* [WORK TASK]:
Select from the data all lines with the word "frame".

* [RAW DATA]:

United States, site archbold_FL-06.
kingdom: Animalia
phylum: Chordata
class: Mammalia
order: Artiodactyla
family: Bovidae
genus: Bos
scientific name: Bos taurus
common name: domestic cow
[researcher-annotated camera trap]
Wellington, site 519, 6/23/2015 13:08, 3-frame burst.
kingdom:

* * *

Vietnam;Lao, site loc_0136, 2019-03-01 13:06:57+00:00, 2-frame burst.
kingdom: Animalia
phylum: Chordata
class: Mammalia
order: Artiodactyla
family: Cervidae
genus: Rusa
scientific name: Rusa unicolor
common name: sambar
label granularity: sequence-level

==

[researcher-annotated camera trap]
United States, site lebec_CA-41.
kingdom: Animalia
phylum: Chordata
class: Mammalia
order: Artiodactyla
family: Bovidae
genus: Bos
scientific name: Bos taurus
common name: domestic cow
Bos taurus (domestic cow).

* [THE ANSWER]:
Wellington, site 519, 6/23/2015 13:08, 3-frame burst.
Vietnam;Lao, site loc_0136, 2019-03-01 13:06:57+00:00, 2-frame burst.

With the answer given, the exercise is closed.